- WHAT YOU NEED TO DO -
Quote word for word the rows starting with the one that contains "FOUR ATLAS DINKY" and going on through the one that contains "Villa / Maison", with both of those rows included.

- THE DATA -
------------------------

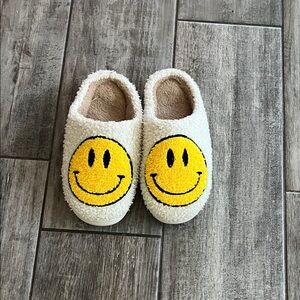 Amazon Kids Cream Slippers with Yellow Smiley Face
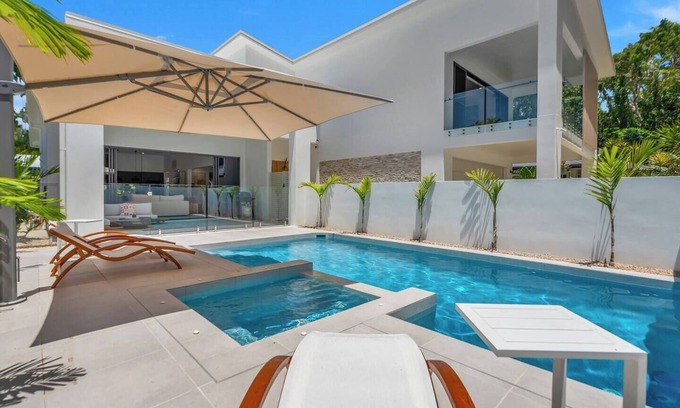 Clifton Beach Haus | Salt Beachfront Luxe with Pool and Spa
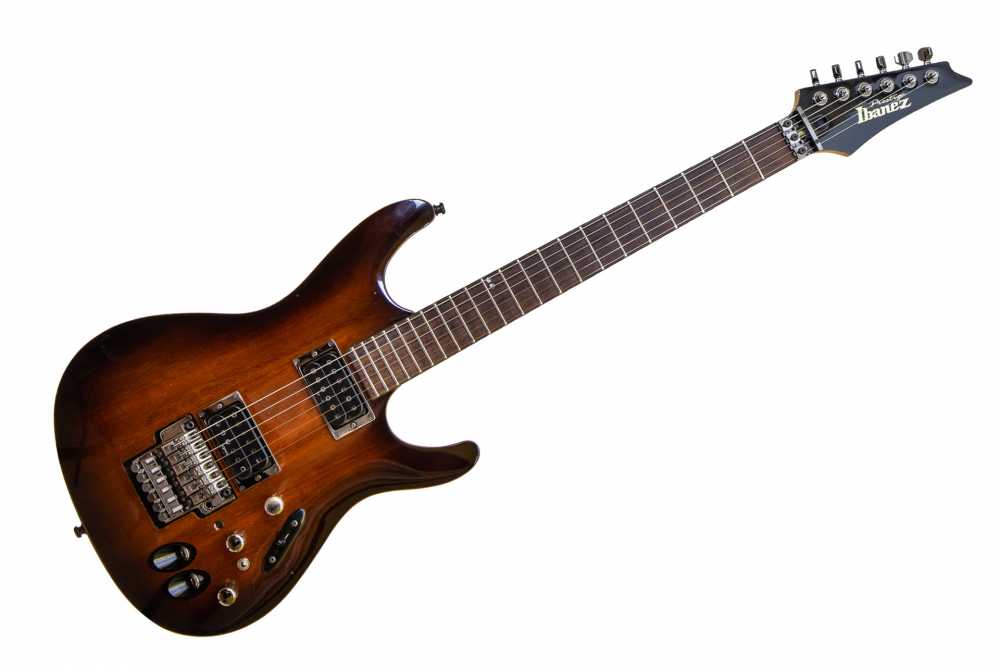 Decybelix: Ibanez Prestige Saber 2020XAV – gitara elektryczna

------------------------

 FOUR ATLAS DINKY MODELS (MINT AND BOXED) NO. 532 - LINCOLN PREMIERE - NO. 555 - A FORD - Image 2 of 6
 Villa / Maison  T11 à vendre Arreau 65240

------------------------

- SOLUTION FOR THIS EXERCISE -
 FOUR ATLAS DINKY MODELS (MINT AND BOXED) NO. 532 - LINCOLN PREMIERE - NO. 555 - A FORD - Image 2 of 6
 Villa / Maison  T11 à vendre Arreau 65240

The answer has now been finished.